A horse’s head is held up by its long, flexible neck, which lets the horse reach down to the ground to feed, rise to a high vantage point to sight danger, and bite itches on the front part of its body. The horse’s body has a wide chest, which holds its enormous lungs and heart; and a muscular back, beneath which lie the horse’s internal organs for digesting food and reproducing. A horse’s long, flowing tail helps keep its hindquarters warm and is used to swish away insects.

The specialized structures of the horse’s legs make the animal a very efficient runner. What we think of as the horse’s knee is actually the equivalent of a human’s ankle, so from the knee down the leg is really a highly elongated foot. The lowest part of the foot is the tip of a single toe, which corresponds to the tip of a person’s middle toe. This large, strong toe tip is well protected by a tough, curved hoof. By “standing on its toes,” the horse has a very long leg for an animal of its size, but also a very light leg, since toes are lightweight structures, carrying a minimum of bone and tendon and no muscle at all. Like a person’s foot, a horse’s foot has a sole. In the horse, the sole includes a rubbery, V-shaped structure called the frog, which helps absorb the impact of the foot against the ground.

Many of the joints in horses’ legs are comparable to hinges that permit forward and backward motion only. This type of joint requires fewer muscles than are needed for the kind of ball-and-socket joint that occurs in the human hip, which can rotate in any direction. This yields a further savings in weight. Long, light legs allow a horse to move very efficiently. A long leg produces a long stride, and a light leg allows the horse to swing its limbs back and forth quickly with a minimal expenditure of energy.

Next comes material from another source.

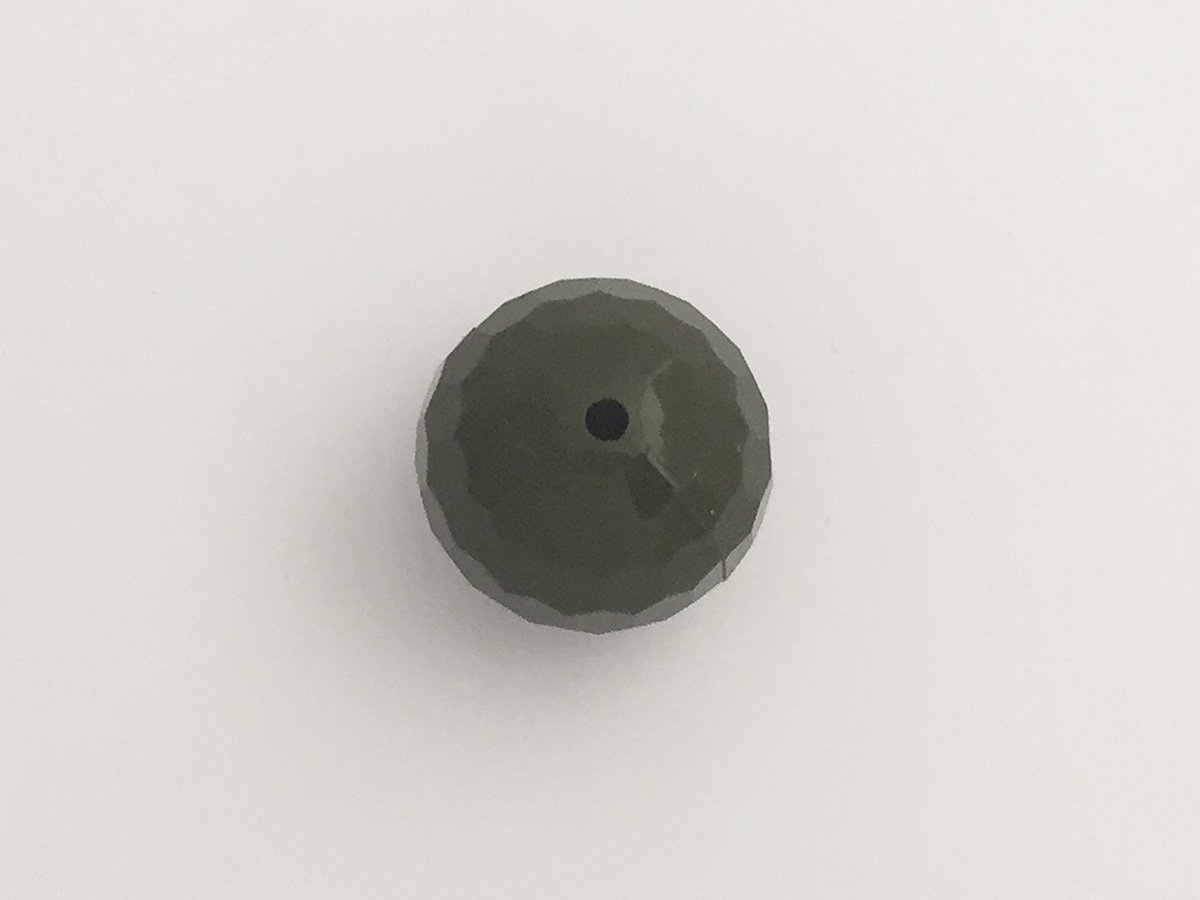 PERLA TONDA SFAC.MM.25 VERDE MILITAR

The top speed of the horse is about 70 km/h (45 mph).

A. Internal Organs

The horse has very efficient respiratory and circulatory systems that enable it to race at high speeds without running short of air. While walking, a horse consumes only 1 liter (about 0.25 gallon) of oxygen a minute, but at a racing gallop, its oxygen consumption can approach 60 liters (nearly 15 gallons) per minute. At the gallop, the horse’s head and neck move up and down in rhythm with each stride. This motion tends to squeeze and expand the lungs, so that a galloping horse automatically takes exactly one breath per stride. This mechanism ensures that the faster the horse gallops, the more air it takes in.

The horse has a single stomach and a large digestive organ called the cecum, which forms a dead-end alley at the junction of the large and small intestines. Microorganisms that live in the cecum break down cellulose, a tough substance within the walls of plant cells, making it possible for the horse to digest grasses. The cecum has a comparable role to the rumen, a specialized stomach chamber present in ruminants, or cud-chewing animals, such as cows and sheep. Horses cannot extract as much energy out of food as ruminants do, but they are able to digest food more quickly. As a result, a horse can eat more food each day than a cow of the same size. Due to this difference, horses can survive on stemmy, high-fiber roughage that would not sustain a cow.